== DO THIS ==
Every line from the one with "From the image, is" through the end of the records below should be restated word for word, and nothing outside that span.

───── MATERIAL

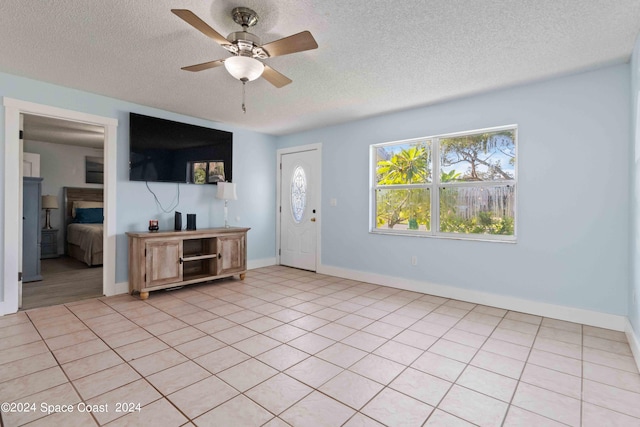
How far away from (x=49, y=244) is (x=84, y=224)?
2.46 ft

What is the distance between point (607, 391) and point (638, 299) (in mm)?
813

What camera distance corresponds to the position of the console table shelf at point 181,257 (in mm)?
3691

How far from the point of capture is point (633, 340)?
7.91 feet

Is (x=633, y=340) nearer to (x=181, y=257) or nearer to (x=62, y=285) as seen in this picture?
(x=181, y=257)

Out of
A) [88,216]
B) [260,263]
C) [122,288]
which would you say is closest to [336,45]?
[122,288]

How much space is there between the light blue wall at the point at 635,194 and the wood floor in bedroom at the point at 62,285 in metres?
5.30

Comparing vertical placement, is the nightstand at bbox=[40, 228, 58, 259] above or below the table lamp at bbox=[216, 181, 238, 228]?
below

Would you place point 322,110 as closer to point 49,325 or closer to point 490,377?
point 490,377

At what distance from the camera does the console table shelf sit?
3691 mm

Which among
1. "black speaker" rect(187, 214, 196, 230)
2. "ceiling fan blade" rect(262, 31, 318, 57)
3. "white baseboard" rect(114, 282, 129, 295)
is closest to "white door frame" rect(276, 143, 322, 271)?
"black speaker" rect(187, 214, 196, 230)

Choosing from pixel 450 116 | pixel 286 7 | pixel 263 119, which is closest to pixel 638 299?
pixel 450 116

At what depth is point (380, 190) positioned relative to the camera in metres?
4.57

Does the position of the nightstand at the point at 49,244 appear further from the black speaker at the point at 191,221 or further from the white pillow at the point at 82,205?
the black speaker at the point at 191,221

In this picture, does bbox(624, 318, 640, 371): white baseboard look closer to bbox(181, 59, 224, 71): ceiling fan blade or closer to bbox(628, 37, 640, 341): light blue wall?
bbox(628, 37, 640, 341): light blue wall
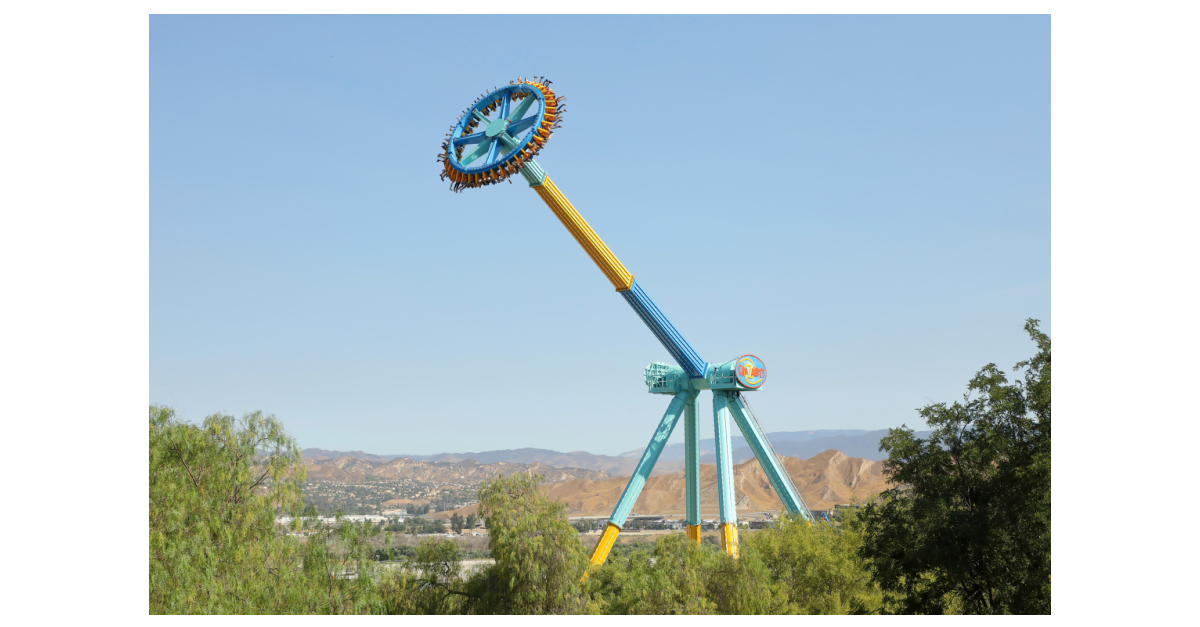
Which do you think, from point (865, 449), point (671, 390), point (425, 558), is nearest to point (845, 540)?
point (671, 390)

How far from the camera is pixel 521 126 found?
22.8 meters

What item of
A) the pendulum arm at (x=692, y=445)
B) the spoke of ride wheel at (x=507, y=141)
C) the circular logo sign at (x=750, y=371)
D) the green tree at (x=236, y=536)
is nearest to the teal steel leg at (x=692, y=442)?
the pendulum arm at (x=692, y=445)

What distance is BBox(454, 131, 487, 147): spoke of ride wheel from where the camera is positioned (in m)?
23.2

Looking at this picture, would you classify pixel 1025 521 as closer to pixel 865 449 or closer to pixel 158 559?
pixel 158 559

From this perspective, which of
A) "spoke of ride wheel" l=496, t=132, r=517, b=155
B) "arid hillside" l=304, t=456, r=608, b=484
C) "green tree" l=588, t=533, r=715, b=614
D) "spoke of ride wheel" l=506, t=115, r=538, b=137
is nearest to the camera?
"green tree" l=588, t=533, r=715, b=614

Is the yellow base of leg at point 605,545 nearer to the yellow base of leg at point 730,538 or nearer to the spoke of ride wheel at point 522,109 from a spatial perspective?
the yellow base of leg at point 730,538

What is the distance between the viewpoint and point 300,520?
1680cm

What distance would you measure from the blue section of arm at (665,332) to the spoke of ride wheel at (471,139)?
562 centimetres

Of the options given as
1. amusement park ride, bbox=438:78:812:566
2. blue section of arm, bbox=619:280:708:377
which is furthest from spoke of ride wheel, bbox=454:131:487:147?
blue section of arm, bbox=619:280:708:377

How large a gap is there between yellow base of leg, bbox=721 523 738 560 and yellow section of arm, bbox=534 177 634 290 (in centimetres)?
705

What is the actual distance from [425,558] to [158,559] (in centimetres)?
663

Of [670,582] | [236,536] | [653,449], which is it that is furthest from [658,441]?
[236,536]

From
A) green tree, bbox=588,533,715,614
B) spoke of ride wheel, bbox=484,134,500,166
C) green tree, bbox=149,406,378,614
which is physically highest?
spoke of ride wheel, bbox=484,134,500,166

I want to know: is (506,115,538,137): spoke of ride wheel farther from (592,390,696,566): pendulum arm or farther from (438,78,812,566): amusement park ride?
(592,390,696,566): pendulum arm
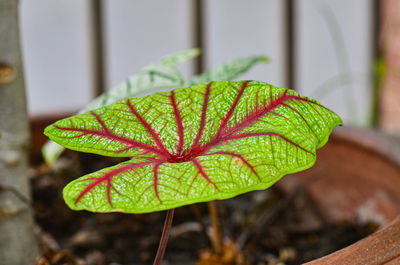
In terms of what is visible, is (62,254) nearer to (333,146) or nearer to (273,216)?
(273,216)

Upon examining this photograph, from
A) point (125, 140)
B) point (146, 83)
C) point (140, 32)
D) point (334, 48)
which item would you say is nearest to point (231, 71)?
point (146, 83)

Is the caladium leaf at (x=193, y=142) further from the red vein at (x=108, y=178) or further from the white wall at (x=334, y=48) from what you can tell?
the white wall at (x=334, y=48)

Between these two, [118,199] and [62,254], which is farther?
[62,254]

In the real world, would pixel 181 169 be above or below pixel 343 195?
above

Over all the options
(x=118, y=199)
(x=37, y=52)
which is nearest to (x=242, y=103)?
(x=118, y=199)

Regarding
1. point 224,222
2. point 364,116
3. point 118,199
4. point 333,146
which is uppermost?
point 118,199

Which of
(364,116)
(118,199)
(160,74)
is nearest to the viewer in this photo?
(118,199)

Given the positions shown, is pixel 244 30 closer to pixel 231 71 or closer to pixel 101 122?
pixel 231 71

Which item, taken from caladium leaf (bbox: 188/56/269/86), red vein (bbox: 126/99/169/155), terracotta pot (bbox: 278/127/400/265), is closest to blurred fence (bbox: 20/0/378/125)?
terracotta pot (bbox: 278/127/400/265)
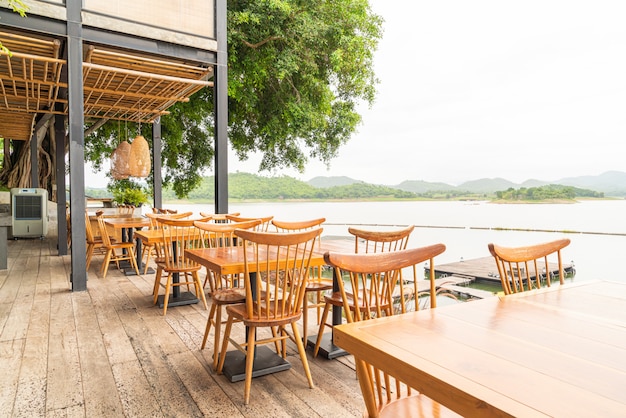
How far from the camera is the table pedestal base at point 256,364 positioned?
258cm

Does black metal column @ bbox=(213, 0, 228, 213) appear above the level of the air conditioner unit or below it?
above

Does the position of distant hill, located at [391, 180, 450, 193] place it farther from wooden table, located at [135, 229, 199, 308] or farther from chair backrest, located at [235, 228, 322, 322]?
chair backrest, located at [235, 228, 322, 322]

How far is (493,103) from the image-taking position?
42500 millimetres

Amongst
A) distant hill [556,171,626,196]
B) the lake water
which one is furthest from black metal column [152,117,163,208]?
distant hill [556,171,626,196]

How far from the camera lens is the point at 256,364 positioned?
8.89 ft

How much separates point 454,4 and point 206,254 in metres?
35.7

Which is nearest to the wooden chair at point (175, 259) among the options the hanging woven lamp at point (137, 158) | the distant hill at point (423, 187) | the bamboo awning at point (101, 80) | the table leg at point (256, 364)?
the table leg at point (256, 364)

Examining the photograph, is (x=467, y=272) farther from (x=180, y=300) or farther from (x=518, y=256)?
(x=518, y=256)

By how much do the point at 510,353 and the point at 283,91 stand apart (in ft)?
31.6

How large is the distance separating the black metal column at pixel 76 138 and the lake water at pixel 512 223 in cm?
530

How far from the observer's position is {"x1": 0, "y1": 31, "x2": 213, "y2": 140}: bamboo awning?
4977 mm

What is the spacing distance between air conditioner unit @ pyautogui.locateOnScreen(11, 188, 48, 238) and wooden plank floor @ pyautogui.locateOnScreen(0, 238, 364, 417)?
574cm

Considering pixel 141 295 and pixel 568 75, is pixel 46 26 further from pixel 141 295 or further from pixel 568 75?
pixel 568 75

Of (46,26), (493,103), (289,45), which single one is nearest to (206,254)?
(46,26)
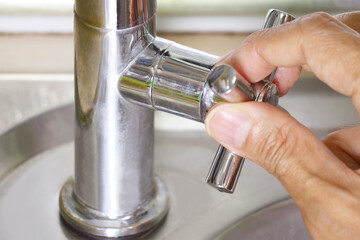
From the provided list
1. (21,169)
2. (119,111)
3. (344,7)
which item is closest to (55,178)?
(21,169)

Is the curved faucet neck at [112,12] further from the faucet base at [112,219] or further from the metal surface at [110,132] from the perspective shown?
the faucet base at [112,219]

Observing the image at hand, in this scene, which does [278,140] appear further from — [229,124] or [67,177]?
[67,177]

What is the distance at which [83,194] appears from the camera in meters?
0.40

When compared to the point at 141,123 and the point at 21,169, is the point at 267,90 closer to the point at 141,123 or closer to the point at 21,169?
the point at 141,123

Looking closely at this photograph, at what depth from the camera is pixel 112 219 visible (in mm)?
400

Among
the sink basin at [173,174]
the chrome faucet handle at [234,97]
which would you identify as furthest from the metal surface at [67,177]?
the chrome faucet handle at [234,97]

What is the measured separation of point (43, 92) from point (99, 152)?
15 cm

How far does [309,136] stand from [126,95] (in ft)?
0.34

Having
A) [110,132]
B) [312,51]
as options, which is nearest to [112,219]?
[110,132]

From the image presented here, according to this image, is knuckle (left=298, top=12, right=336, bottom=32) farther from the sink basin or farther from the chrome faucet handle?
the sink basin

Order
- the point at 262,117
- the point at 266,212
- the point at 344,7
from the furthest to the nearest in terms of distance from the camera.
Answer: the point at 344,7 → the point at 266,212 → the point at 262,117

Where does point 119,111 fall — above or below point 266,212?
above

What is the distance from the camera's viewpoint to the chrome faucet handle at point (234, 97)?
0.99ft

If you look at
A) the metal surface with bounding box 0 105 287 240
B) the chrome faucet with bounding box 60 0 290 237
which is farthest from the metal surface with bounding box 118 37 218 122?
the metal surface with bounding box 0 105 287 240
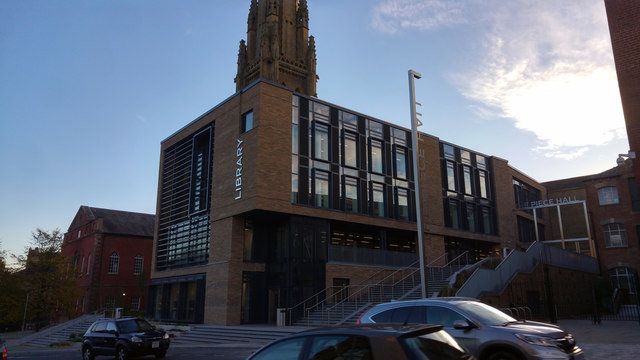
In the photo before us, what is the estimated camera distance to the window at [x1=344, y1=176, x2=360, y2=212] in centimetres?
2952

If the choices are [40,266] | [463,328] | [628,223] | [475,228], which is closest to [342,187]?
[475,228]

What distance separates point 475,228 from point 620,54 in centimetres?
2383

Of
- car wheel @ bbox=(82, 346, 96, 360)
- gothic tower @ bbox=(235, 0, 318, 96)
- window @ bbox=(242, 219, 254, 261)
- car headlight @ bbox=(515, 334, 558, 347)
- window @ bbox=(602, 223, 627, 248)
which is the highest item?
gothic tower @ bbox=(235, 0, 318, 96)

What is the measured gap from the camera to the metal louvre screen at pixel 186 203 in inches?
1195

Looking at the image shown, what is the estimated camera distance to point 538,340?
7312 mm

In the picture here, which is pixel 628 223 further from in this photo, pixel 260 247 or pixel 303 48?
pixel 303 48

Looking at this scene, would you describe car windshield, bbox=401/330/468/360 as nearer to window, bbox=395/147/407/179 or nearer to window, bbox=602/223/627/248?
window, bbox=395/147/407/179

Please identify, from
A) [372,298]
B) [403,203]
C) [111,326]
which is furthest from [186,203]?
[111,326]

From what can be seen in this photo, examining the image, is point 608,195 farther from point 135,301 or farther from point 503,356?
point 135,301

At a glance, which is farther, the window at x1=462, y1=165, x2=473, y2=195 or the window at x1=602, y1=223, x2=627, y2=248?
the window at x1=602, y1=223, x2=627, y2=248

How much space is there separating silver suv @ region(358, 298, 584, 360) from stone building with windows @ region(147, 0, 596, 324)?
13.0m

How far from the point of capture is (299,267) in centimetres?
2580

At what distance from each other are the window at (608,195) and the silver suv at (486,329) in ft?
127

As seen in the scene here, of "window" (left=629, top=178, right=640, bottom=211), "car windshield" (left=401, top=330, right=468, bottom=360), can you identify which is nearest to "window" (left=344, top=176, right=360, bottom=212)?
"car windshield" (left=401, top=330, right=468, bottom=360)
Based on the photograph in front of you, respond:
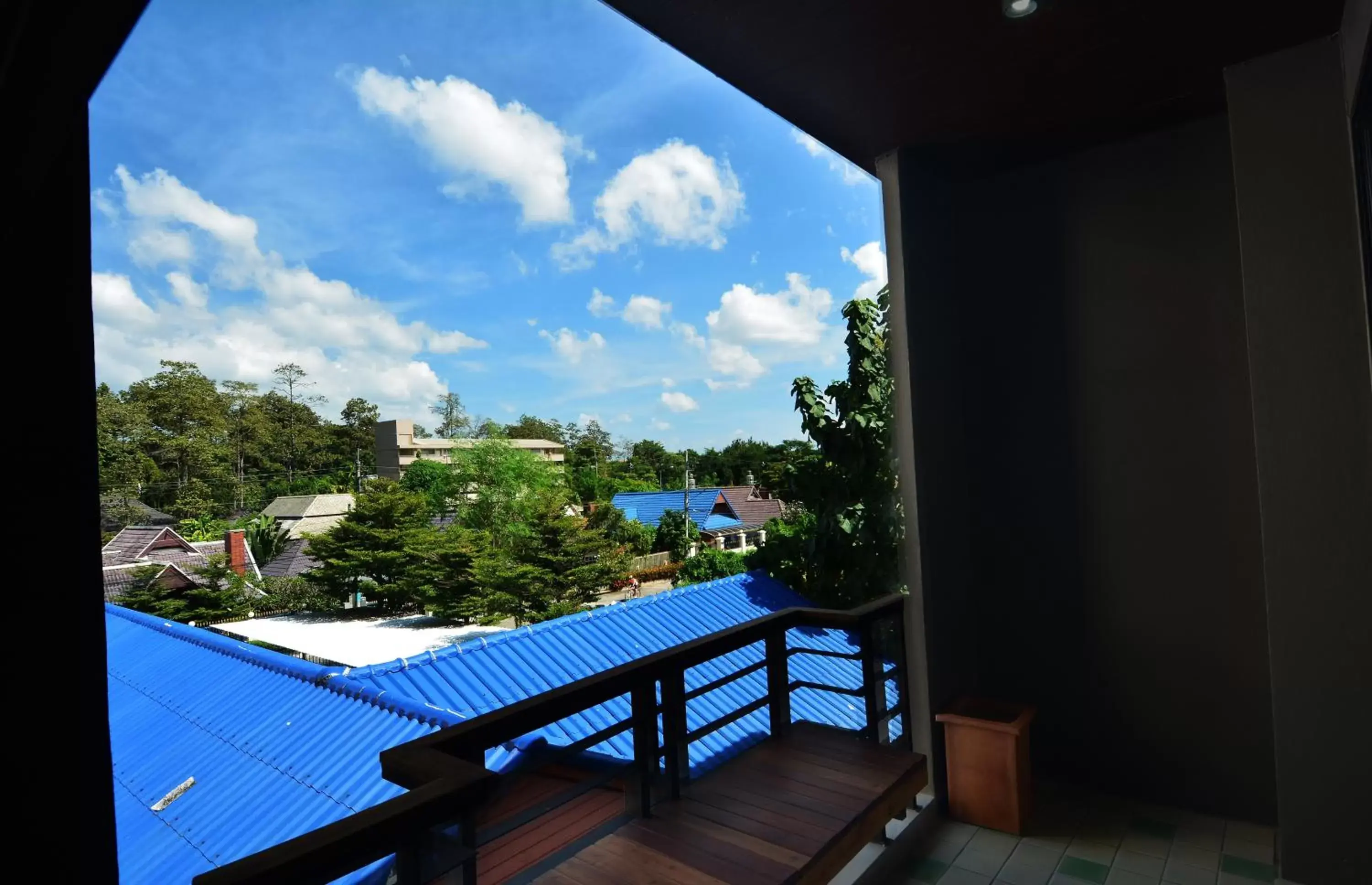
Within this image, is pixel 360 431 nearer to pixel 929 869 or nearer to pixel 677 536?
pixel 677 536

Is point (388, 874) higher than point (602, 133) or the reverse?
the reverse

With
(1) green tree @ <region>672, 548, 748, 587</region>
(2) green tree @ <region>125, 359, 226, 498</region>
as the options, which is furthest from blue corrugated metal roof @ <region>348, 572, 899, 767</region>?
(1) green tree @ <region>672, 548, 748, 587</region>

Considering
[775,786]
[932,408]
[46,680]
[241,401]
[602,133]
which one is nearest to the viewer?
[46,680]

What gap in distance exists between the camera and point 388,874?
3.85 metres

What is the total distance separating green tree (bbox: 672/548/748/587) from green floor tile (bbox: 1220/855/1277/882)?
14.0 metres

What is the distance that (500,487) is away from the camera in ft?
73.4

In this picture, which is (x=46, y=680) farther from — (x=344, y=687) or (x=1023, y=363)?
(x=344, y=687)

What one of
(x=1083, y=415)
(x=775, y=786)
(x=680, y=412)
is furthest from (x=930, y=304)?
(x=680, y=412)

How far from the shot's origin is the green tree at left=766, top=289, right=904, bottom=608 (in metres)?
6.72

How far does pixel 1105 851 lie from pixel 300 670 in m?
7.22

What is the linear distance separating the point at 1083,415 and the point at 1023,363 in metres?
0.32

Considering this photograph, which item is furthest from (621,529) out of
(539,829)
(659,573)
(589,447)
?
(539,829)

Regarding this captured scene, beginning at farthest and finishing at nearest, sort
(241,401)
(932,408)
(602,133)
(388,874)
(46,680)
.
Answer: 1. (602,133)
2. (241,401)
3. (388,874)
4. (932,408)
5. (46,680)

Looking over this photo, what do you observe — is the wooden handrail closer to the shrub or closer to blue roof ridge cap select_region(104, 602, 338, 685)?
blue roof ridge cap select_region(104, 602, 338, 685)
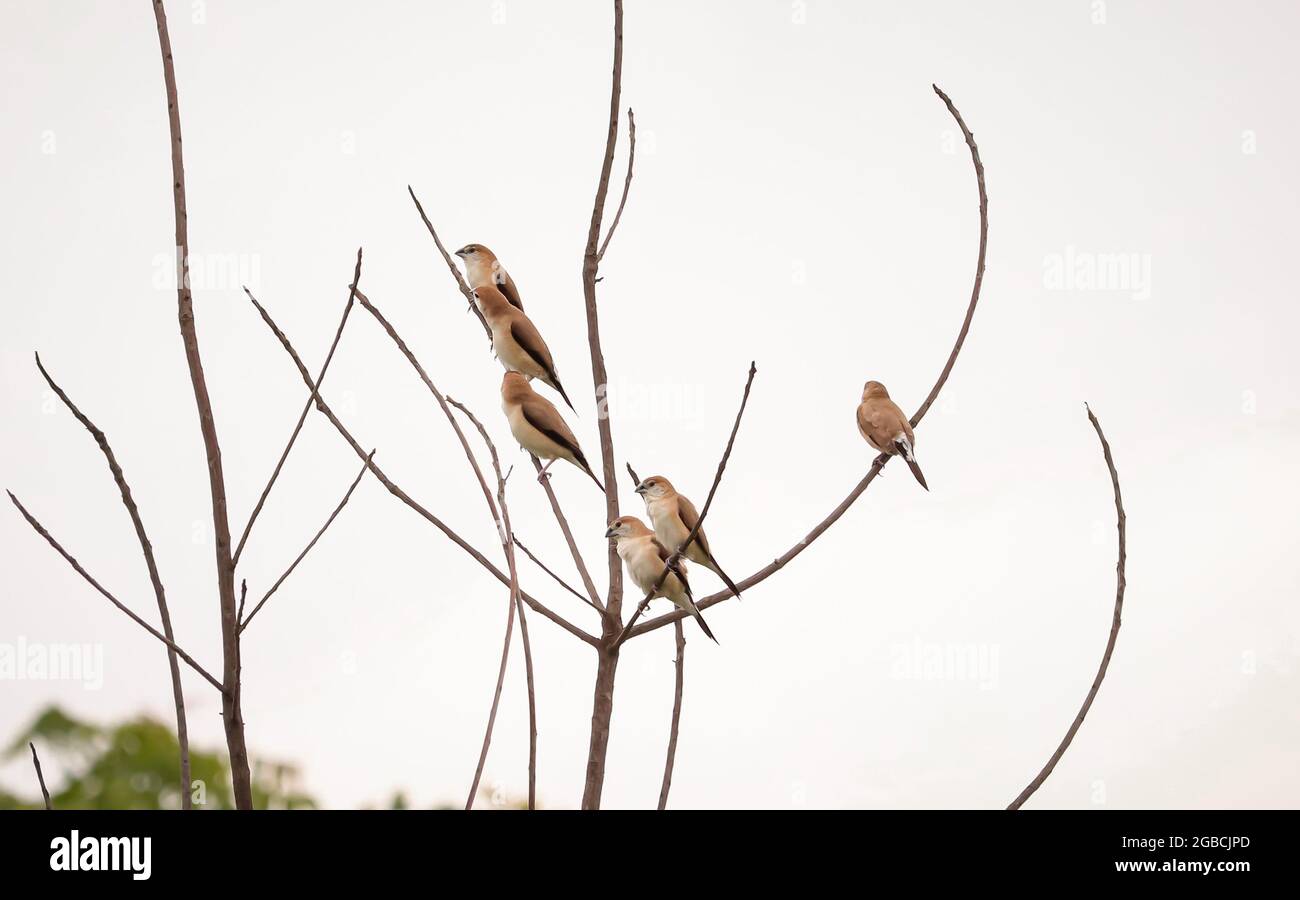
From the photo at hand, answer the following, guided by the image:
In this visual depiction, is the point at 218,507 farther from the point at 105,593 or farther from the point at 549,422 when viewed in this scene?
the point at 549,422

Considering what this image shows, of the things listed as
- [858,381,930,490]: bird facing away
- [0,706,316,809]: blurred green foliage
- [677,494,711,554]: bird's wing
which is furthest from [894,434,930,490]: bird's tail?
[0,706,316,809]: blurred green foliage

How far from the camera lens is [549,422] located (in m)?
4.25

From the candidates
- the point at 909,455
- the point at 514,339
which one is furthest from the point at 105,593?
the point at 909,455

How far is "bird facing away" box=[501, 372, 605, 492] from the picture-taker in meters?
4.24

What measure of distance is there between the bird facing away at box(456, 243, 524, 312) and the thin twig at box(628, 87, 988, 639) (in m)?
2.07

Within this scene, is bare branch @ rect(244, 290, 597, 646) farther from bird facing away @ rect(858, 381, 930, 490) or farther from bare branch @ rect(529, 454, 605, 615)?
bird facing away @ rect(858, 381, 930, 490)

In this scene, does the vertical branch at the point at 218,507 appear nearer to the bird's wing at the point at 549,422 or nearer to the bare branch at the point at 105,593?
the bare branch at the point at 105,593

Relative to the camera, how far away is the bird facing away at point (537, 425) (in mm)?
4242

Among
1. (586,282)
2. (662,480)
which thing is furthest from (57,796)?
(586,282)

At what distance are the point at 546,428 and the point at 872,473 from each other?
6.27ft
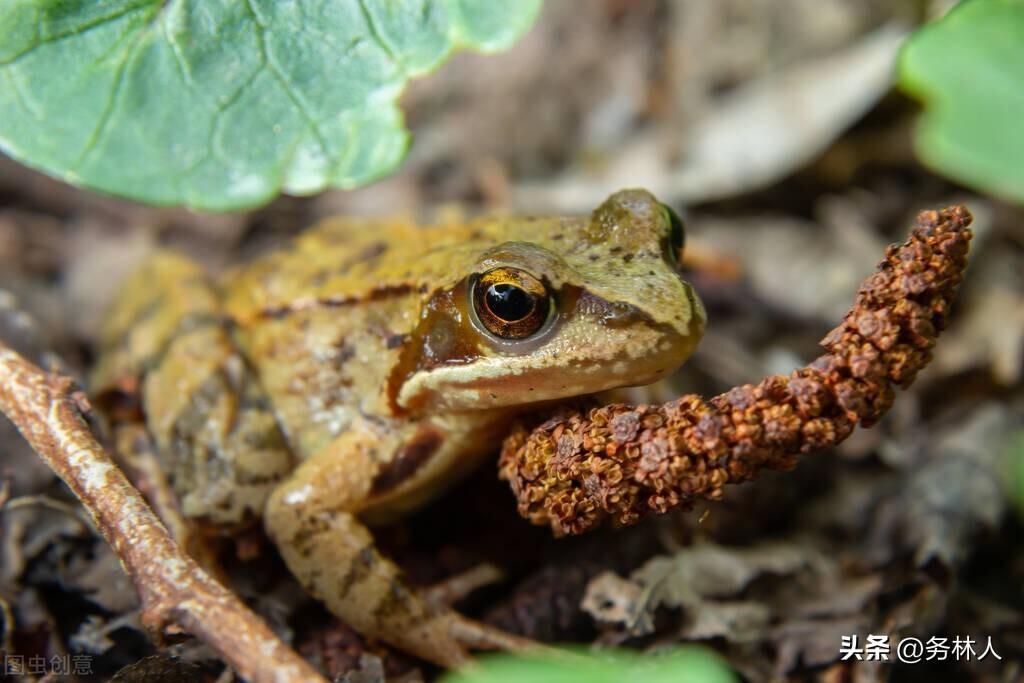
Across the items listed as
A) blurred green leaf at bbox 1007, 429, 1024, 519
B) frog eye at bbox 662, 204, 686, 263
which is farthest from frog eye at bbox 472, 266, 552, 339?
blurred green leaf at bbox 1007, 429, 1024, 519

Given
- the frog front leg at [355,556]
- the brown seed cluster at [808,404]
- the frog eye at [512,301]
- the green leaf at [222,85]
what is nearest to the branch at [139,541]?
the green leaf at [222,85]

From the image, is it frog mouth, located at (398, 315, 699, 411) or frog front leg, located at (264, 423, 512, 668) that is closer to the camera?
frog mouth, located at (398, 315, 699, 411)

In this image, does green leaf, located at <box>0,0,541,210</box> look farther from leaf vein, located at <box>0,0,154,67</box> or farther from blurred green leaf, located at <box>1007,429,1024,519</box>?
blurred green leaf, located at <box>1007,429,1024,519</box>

──────────

== RESPONSE TO THIS EXERCISE ==
From the image, is it frog mouth, located at (398, 315, 699, 411) or frog front leg, located at (264, 423, 512, 668) that is closer to the camera?
frog mouth, located at (398, 315, 699, 411)

In this image, does green leaf, located at <box>0,0,541,210</box> look farther from leaf vein, located at <box>0,0,154,67</box> or farther from blurred green leaf, located at <box>1007,429,1024,519</box>?
blurred green leaf, located at <box>1007,429,1024,519</box>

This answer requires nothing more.